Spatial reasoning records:
────

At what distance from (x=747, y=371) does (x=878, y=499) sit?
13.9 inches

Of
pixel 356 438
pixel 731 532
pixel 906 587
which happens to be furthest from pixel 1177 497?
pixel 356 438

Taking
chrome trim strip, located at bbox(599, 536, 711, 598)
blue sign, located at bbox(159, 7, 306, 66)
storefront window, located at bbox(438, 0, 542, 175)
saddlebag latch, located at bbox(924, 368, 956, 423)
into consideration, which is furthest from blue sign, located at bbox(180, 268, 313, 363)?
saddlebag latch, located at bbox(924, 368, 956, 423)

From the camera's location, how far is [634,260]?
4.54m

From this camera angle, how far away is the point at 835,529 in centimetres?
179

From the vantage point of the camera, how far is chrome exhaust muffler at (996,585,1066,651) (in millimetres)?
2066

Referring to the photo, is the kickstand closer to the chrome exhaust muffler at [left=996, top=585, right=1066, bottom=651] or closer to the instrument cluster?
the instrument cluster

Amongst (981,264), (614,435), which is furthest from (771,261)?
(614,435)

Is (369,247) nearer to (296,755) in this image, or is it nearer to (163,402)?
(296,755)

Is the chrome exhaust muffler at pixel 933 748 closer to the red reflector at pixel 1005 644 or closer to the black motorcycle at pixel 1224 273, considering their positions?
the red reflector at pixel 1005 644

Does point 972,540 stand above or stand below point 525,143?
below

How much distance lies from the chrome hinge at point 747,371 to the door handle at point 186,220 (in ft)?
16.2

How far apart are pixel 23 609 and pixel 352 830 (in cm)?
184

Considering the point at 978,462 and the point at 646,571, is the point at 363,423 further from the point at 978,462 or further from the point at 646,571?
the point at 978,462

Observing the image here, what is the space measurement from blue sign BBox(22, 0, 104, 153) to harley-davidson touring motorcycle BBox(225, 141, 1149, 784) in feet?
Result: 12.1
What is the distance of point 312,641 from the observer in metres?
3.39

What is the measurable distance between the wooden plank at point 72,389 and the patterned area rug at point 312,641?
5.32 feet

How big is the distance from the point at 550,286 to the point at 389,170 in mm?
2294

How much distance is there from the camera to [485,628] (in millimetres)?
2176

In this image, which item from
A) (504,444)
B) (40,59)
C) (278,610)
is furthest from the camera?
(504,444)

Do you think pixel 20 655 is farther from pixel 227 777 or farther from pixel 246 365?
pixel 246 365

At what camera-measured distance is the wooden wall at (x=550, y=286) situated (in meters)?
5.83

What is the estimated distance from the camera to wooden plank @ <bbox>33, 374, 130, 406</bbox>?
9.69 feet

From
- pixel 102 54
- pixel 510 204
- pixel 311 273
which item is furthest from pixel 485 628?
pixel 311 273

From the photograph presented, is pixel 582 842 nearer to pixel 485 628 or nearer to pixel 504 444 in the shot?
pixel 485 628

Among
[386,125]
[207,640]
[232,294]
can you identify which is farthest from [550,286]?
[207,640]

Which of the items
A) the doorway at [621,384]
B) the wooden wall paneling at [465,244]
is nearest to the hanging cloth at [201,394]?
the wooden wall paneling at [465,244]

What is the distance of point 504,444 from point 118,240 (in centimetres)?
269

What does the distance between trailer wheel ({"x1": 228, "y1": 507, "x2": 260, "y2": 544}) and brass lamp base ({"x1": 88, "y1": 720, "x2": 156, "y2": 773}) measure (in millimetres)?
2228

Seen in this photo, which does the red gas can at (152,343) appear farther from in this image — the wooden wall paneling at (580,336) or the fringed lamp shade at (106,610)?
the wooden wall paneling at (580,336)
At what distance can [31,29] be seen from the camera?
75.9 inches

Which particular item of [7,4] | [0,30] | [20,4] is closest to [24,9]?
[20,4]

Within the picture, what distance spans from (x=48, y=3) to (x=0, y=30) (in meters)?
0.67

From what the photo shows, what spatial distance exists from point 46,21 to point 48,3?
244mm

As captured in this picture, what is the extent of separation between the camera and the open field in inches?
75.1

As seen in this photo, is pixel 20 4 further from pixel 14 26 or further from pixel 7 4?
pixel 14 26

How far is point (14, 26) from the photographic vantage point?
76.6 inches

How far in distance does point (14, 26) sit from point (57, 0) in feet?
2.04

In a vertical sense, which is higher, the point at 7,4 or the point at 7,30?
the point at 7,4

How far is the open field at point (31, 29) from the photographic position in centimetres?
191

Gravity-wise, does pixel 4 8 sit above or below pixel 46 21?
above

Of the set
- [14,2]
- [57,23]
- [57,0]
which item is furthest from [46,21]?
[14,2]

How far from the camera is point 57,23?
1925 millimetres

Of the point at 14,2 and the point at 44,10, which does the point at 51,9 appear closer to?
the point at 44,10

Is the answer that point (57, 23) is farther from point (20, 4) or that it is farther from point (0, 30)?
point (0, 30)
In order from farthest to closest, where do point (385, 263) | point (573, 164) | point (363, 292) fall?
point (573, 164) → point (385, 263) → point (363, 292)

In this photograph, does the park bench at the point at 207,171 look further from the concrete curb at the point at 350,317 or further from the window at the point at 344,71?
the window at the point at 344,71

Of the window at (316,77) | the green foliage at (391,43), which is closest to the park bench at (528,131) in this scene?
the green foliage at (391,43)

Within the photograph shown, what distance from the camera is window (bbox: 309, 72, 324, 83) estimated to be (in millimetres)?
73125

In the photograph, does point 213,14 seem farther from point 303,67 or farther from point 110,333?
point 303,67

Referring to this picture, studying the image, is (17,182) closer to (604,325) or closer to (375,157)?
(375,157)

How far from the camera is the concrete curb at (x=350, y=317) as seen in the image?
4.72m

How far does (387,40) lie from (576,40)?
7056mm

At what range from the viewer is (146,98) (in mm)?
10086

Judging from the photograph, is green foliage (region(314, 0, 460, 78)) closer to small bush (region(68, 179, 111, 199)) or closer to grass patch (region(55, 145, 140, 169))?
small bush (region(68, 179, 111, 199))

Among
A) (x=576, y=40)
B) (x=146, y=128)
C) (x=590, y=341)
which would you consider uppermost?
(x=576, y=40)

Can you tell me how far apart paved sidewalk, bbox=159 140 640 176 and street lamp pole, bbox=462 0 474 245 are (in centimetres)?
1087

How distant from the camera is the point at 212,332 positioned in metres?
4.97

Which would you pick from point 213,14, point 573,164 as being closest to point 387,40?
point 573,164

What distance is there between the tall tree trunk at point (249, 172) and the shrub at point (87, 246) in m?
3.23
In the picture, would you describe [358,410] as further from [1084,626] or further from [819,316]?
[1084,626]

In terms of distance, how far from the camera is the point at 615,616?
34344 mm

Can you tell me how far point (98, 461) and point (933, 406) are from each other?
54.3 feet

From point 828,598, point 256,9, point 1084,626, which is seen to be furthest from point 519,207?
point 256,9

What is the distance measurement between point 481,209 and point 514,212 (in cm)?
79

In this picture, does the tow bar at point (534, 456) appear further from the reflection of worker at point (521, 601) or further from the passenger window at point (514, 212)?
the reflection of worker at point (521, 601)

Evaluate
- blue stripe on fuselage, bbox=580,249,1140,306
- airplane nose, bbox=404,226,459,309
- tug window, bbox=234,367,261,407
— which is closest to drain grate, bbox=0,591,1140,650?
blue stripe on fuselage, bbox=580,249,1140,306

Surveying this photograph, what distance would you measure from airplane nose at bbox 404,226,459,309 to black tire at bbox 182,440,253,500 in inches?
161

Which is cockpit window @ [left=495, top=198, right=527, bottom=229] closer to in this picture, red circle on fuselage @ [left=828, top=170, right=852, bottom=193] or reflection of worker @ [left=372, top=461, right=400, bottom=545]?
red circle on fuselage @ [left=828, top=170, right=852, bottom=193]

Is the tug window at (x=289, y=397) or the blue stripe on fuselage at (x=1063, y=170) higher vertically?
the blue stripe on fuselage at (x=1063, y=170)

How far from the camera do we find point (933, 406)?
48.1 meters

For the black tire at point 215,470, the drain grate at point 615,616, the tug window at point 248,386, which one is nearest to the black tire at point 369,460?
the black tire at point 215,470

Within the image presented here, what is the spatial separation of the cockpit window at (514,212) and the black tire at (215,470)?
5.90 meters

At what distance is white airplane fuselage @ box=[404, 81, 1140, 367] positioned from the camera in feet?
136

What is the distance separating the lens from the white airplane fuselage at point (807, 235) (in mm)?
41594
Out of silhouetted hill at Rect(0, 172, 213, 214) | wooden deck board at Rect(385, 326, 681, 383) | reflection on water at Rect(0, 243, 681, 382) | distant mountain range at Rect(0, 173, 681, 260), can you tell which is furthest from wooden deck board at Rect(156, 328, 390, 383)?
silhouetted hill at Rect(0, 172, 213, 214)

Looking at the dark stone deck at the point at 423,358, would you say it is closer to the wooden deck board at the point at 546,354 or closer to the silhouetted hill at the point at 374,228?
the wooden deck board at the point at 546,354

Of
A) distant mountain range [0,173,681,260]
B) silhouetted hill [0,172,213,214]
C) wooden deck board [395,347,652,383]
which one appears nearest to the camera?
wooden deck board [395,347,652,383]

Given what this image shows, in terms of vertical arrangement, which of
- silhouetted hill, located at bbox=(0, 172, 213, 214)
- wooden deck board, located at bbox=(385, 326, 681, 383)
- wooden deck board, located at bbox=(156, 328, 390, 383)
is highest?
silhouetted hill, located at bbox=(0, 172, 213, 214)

────

_GIVEN EXERCISE_
Begin at the line containing "Given what this" and reproduce each line through the end of the records above.

_RESULT FOR THIS EXERCISE_
Given what this image shows, in terms of vertical arrangement, which of
- silhouetted hill, located at bbox=(0, 172, 213, 214)
- wooden deck board, located at bbox=(385, 326, 681, 383)
- wooden deck board, located at bbox=(156, 328, 390, 383)
is highest?
silhouetted hill, located at bbox=(0, 172, 213, 214)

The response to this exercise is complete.